Monopoly had always been defined, in the popular parlance and among economists, as “grants of exclusive privilege” by the government. It was now simply redefined as “big business” or business competitive practices, such as price-cutting, so that regulatory commissions, from the Interstate Commerce Commission to the Federal Trade Commission to state insurance commissions, were lobbied for and staffed by big-business men from the regulated industry, all done in the name of curbing “big business monopoly” on the free market.
In that way, the regulatory commissions could subsidize, restrict, and cartelize in the name of “opposing monopoly,” as well as promoting the general welfare and national security. Once again, it was railroad monopoly that paved the way.
For this intellectual shell game, the cartelists needed the support of the nation’s intellectuals, the class of professional opinion molders in society. The Morgans needed a smoke screen of ideology, setting forth the rationale and the apologetics for the New Order. Again, fortunately for them, the intellectuals were ready and eager for the new alliance.
The enormous growth of intellectuals, academics, social scientists, technocrats, engineers, social workers, physicians, and occupational “guilds” of all types in the late nineteenth century led most of these groups to organize for a far greater share of the pie than they could possibly achieve on the free market.
These intellectuals needed the State to license, restrict, and cartelize their occupations, so as to raise the incomes for the fortunate people already in these fields.
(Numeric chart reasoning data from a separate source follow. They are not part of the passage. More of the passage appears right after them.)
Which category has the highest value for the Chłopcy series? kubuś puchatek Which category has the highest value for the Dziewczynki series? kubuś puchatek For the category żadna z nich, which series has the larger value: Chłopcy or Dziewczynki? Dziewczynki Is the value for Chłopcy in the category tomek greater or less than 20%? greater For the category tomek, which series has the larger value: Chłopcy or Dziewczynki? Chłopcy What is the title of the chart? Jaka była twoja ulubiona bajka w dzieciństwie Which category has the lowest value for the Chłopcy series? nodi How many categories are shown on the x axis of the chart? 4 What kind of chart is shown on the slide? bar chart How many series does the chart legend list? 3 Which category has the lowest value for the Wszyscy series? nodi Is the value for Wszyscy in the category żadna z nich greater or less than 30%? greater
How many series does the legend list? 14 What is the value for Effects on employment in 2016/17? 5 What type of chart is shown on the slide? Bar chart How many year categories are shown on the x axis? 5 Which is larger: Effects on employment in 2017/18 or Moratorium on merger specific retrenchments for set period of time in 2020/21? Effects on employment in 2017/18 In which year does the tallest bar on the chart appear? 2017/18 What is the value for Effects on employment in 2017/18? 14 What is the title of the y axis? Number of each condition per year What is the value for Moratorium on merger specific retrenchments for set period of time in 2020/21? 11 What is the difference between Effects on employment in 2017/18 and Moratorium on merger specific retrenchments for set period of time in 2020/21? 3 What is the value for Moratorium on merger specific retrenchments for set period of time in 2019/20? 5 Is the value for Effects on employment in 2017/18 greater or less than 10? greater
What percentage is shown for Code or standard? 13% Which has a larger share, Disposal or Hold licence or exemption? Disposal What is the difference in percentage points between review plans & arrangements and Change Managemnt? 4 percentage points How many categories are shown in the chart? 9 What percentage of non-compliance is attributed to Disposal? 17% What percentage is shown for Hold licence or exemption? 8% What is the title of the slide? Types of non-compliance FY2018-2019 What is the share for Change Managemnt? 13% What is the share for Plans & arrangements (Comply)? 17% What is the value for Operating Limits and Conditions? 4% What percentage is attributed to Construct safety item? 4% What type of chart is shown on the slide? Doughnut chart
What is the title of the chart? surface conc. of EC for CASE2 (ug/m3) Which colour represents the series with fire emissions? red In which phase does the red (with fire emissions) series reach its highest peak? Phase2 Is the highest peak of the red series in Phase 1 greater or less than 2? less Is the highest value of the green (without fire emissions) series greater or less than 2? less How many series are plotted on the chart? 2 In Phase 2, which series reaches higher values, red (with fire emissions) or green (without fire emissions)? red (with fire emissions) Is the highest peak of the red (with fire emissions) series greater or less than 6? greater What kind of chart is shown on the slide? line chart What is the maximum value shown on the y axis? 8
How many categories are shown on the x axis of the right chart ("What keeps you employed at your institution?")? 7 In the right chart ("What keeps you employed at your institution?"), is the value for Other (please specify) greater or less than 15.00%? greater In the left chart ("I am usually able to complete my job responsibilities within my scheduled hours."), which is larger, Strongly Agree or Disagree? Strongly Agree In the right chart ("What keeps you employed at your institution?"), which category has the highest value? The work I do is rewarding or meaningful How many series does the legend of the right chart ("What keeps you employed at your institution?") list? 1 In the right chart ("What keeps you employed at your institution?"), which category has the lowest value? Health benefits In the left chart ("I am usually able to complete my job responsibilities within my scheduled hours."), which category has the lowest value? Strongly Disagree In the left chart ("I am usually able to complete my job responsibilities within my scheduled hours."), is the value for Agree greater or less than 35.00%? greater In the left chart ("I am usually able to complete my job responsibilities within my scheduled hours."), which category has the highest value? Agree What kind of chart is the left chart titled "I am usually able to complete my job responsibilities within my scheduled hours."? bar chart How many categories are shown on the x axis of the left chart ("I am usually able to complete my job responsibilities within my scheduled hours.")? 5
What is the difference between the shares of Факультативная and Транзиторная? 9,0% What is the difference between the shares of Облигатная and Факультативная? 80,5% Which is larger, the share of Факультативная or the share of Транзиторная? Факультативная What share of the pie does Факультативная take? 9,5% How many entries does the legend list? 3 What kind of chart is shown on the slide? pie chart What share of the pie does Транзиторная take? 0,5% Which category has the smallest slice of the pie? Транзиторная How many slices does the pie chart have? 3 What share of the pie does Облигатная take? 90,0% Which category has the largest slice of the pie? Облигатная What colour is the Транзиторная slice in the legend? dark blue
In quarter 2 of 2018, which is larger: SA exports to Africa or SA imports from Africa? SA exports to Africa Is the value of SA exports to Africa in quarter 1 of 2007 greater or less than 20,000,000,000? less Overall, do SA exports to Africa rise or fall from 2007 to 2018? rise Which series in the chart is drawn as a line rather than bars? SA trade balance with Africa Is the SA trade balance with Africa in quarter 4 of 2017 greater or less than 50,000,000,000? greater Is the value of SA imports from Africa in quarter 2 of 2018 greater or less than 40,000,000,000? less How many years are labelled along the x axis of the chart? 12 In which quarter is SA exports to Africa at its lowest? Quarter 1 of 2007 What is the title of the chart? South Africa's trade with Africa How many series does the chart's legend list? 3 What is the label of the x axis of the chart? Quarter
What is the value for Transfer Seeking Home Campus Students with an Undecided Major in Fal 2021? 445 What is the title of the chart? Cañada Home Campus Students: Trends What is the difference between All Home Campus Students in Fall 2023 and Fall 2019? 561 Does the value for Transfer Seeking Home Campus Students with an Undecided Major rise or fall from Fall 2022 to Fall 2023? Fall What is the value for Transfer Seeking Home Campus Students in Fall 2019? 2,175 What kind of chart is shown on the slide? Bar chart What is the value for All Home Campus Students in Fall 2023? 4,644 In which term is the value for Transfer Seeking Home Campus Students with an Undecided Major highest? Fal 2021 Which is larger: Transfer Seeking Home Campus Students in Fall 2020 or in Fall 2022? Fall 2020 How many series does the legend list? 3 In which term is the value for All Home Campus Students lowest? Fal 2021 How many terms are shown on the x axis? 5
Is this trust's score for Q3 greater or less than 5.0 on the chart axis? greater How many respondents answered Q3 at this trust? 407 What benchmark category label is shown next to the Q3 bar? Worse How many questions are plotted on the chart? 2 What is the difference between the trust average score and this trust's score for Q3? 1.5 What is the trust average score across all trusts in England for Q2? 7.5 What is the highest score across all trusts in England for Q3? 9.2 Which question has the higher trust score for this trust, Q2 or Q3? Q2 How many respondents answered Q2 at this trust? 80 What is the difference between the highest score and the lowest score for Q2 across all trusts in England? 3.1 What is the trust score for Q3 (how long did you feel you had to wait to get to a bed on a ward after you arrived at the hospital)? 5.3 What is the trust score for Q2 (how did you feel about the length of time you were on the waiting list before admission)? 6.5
In return for their serving as apologists for the new statism, the State was prepared to offer not only cartelized occupations, but also ever increasing and cushier jobs in the bureaucracy to plan and propagandize for the newly statized society.
And the intellectuals were ready for it, having learned in graduate schools in Germany the glories of statism and organicist socialism, of a harmonious “middle way” between dog-eat-dog laissez-faire on the one hand and proletarian Marxism on the other.
Instead, big government, staffed by intellectuals and technocrats, steered by big business and aided by unions organizing a subservient labor force, would impose a cooperative commonwealth for the alleged benefit of all.